> EXCERPT TO READ
------------------------------------

Sensitive assumptions in longtermist modeling

Crucial considerations in valuing the future

Sep 16, 2024

*A cool graph I made while working on this post. Unfortunately, I couldn’t find a good place to fit it in.*

(Crossposted to the Effective Altruism Forum: post)

{Epistemic Status: Repeating critiques from David Thorstad’s excellent papers (link, link) and blog, with some additions of my own. The list is not intended to be representative and/or comprehensive for either critiques or rebuttals. Unattributed graphs are my own and more likely to contain errors.}

I am someone generally sympathetic to philosophical longtermism and total utilitarianism, but like many effective altruists, I have often been skeptical about the relative value of actual longtermism-inspired interventions. Unfortunately, though, for a long time I was unable to express any specific, legible critiques of longtermism other than a semi-incredulous stare. Luckily, this condition has changed in the last several months since I started reading David Thorstad’s excellent blog (and papers) critiquing longtermism.1 His points cover a wide range of issues, but in today’s post I would like to focus on a couple of crucial and plausibly incorrect modeling assumptions Thorstad notes in analyses of existential risk reduction, explain a few more critiques of my own, and cover some relevant counterarguments.

Model assumptions noted by Thorstad

1. Baseline risk (blog post)

------------------------------------

> EXTRACTED DATA
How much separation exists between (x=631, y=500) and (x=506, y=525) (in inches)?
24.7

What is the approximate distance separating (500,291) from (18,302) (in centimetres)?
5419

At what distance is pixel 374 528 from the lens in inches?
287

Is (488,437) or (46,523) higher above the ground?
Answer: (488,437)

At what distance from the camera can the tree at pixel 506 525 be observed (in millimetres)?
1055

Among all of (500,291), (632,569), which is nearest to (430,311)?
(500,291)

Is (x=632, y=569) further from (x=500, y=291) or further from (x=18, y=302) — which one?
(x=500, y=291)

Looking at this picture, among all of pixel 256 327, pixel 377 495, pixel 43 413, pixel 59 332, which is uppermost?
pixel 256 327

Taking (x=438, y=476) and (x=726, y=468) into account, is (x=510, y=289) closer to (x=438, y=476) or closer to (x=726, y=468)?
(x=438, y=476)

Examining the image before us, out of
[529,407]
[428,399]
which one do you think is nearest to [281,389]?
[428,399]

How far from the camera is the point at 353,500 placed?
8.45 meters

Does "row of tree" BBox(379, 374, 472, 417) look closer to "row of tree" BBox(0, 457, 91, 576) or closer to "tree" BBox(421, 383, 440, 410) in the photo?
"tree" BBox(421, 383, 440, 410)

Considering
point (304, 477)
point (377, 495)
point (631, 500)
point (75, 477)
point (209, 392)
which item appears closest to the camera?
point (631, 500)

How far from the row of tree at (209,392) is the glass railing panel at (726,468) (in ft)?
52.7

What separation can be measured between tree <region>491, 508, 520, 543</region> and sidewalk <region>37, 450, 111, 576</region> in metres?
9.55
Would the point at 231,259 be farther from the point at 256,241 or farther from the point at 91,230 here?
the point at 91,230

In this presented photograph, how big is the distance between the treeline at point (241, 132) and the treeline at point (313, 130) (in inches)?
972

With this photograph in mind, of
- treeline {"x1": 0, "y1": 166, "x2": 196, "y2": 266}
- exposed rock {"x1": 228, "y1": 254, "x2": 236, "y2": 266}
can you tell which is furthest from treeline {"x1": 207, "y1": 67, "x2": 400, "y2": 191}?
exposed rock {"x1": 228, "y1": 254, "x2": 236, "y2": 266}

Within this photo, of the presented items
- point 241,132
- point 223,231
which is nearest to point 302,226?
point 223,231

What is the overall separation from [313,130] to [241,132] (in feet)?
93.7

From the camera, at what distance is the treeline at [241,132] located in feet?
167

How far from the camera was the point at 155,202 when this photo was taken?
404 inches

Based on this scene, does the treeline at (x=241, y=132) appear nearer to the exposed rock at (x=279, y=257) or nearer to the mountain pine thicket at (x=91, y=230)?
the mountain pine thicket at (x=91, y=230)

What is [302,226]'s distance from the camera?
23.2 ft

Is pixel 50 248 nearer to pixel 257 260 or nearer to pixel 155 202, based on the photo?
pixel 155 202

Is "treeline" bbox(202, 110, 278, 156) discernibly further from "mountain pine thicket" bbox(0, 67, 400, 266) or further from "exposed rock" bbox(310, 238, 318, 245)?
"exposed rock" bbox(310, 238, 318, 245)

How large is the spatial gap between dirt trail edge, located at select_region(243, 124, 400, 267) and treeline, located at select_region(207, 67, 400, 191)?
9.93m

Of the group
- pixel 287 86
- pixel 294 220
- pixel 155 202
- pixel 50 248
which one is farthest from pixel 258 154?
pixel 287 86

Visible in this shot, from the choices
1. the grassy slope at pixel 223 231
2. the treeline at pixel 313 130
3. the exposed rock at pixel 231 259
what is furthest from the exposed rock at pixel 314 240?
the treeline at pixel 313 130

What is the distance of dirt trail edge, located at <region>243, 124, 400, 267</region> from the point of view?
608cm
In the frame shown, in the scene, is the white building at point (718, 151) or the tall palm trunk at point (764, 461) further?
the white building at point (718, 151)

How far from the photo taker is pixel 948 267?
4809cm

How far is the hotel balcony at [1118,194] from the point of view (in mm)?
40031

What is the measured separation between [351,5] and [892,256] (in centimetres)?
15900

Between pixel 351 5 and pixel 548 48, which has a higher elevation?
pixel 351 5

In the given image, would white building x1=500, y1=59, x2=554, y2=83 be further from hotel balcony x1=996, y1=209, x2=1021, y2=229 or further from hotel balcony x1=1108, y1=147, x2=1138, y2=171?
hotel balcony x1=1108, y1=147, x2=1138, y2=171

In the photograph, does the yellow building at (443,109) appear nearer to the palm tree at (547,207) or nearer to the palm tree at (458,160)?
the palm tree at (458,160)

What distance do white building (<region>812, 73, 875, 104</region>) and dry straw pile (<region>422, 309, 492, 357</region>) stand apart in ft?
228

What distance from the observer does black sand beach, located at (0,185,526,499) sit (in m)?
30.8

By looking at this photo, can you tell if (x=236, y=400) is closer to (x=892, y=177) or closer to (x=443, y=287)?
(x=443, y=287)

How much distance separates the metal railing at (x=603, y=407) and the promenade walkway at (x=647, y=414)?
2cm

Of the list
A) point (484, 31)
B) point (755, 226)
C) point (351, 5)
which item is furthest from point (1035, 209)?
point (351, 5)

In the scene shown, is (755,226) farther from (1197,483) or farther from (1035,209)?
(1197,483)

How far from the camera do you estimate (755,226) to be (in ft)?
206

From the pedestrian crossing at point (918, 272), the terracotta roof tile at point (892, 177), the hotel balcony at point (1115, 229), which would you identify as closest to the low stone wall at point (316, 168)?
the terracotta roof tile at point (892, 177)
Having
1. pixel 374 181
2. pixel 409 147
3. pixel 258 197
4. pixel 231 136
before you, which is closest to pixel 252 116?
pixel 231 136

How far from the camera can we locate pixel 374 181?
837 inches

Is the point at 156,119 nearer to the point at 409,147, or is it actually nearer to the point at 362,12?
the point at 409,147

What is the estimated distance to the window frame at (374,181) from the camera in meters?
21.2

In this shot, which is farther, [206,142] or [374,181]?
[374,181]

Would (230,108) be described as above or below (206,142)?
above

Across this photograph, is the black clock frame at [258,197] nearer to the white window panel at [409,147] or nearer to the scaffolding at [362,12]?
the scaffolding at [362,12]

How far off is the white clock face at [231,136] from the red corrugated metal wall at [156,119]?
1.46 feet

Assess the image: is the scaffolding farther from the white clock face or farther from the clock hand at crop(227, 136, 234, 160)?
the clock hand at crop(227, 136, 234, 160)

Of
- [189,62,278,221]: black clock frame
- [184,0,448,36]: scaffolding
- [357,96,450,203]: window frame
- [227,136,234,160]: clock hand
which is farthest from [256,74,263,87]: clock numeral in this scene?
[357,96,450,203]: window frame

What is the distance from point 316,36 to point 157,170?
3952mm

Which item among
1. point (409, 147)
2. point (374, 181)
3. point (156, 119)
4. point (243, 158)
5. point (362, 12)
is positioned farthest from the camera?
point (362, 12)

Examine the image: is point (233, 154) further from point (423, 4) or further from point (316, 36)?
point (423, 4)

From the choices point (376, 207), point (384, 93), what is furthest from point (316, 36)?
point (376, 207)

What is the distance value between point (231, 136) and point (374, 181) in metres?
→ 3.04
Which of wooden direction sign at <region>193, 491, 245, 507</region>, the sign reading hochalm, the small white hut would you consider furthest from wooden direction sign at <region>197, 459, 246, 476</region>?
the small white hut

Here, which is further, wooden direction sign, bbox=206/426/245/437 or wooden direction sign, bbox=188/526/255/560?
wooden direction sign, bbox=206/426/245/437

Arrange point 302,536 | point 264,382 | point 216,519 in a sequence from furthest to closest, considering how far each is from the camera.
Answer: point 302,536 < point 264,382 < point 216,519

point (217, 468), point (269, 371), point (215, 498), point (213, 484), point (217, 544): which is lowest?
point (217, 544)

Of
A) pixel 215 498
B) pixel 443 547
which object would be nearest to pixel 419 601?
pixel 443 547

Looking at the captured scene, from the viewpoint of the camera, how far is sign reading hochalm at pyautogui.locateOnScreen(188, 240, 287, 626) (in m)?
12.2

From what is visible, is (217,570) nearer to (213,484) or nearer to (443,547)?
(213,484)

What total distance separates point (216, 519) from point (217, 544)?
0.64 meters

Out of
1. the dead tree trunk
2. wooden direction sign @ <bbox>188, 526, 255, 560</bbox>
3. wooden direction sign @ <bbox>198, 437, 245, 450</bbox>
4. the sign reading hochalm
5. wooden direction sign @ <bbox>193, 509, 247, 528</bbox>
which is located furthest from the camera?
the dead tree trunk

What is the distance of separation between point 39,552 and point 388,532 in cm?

------------------------------------

> THE TASKS
A - Please copy the entries from the line containing "Looking at the" through the last entry, including both ends.
B - Continue the essay on longtermist modeling assumptions from the point where it stops.
The essay and the entries are unrelated material.

> ANSWERS TO THE PROBLEMS
A -
Looking at the captured scene, from the viewpoint of the camera, how far is sign reading hochalm at pyautogui.locateOnScreen(188, 240, 287, 626) (in m)?
12.2

From what is visible, is (217,570) nearer to (213,484) or nearer to (443,547)?
(213,484)

What total distance separates point (216, 519) from point (217, 544)?
0.64 meters

Out of
1. the dead tree trunk
2. wooden direction sign @ <bbox>188, 526, 255, 560</bbox>
3. wooden direction sign @ <bbox>198, 437, 245, 450</bbox>
4. the sign reading hochalm
5. wooden direction sign @ <bbox>193, 509, 247, 528</bbox>
which is located furthest from the camera?
the dead tree trunk

What is the distance of separation between point 39,552 and point 388,532 in cm?

B -
When estimating the value of reducing existential risk, one essential – but non-obvious – component is the ‘baseline risk’, i.e., the total existential risk, including risks from sources not being intervened on.2

To understand this, let’s start with an equation for the expected life-years E[L] in the future, parameterized by a period existential risk (r), and fill it with respectable values:3

Now, to understand the importance of baseline risk, let’s start by examining an estimated E[L] under different levels of risk (without considering interventions):

Here we can observe that the expected life-years in the future drops off substantially as the period existential risk (r) increases and that the decline (slope) is greater for smaller period risks than for larger ones. This finding might not seem especially significant, but if we use this same analysis to estimate the value of reducing period existential risk, we find that the value drops off in exactly the same way as baseline risk increases.

*Higher and lower points are given for each line, showing how quickly the value can change because of the baseline risk.*

Indeed, if we examine the graph above, we can see that differences in baseline risk (0.2% vs. 1.2%) can potentially dominate tenfold (1% vs. 0.1%) differences in absolute period existential risk (r) reduction.

Takeaways from this:

(1) There’s less point in saving the world if it’s just going to end anyway. Which is to say that pessimism about existential risk (i.e. higher risk) decreases the value of existential risk reduction because the saved future is riskier and therefore less valuable.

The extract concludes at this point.